The effort to protect the grayling has a long history of bureaucratic malfeasance. The Service considered the grayling a candidate for listing as an endangered species from 1994 until 2014, when the agency reversed itself and denied protection based on the state conservation agreement and allegedly increased numbers.
Conservation groups challenged that denial, eventually getting a 9th Circuit Court of Appeals ruling that the Service’s claims of an increased population were not supported by evidence and that the agency had failed to consider climate change’s impacts on stream temperatures and flows. The Service doubled down on these claims in 2020 and again denied protection even though threats persist and the grayling’s numbers remain perilously low.
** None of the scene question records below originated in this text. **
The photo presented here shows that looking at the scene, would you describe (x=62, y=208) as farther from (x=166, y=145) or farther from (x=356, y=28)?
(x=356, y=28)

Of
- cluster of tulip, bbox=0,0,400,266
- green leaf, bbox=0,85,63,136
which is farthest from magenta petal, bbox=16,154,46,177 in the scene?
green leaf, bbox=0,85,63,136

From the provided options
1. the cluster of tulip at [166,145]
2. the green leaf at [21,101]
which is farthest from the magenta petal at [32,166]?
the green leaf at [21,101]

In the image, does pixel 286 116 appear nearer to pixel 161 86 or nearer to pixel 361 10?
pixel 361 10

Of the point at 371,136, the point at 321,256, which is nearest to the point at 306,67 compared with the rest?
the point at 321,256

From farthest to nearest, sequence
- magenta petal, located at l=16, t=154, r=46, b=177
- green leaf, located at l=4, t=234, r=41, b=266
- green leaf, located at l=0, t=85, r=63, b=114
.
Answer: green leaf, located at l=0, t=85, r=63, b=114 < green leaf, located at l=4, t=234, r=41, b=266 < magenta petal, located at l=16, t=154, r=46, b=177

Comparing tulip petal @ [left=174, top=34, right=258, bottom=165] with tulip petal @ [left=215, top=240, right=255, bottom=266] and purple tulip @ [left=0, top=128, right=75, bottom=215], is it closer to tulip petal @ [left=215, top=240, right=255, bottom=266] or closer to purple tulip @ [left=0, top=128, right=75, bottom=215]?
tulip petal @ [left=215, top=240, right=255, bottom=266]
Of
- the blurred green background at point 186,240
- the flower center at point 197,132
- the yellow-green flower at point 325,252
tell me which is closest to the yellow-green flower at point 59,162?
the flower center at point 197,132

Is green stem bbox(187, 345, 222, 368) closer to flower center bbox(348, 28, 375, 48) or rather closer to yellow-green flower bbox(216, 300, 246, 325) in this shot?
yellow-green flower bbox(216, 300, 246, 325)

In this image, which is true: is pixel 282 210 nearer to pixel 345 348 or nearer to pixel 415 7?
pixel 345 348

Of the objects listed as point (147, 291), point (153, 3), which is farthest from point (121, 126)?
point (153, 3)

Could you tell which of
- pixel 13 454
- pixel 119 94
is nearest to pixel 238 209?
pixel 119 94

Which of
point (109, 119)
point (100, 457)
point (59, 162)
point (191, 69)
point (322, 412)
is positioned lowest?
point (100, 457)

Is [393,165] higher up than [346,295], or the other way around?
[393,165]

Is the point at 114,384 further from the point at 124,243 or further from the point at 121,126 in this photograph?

“These fish face a litany of threats including over-withdrawal of water, habitat degradation, competition from non-native fish, and now climate change on top of it all,” said Emily Qiu, associate attorney with Earthjustice’s Northern Rockies office. “Too much water is already taken out of the Big Hole River and climate change will only make the situation worse.”
“Voluntary measures haven’t recovered the grayling, and are not enough to bring this unique fish back from the brink of extinction,” said Erik Molvar, executive director with Western Watersheds Project. “The compounding threats of irrigation withdrawals, livestock degradation of key spawning streams, and climate change warrant bold federal action to protect the grayling’s last remaining strongholds.”
Grayling have been reintroduced to the Ruby River and survive in small numbers in Hebgen Lake, a reservoir on the Madison River, but both populations are struggling. They have also been stocked in many lakes outside their native range. These lake dwelling, or adfluvial, fish provide little security for the native population of primarily river dwelling fish as studies have found they can’t survive in flowing water.
“I fish the Big Hole River often and grayling are truly the jewel of the river,” said Pat Munday, a professor at Montana Tech who authored the popular book “Montana’s Last Best River: The Big Hole and Its People.” “It is incredibly sad that we must sue the Fish and Wildlife Service to follow the law and protect our natural heritage.”
Protection under the Endangered Species Act would require a federal recovery plan to be created to address chronic low flows in the Big Hole River, among other threats.
Today’s suit was filed in U.S. District Court, District of Montana, Butte Division.
Background
A member of the salmon family, the Arctic grayling is a beautiful fish with a prominent and colorful dorsal fin. The species thrives in very cold freshwater streams and rivers across Canada and Alaska.
Historically, fluvial (river and stream) populations of Arctic grayling existed in only two places in the lower 48 states: Michigan and the upper Missouri River of Montana. Populations in Michigan went extinct by the 1930s, and populations in Montana had become restricted to the Big Hole River and a few lakes by the end of the 1970s. Studies demonstrate that Montana grayling are genetically distinct from populations in Canada and Alaska.
A petition for protection of the grayling under the Endangered Species Act was first submitted in 1991 by the Biodiversity Legal Foundation, now part of the Center for Biological Diversity. In 1994 this led to the Service’s first finding that the grayling warranted endangered status.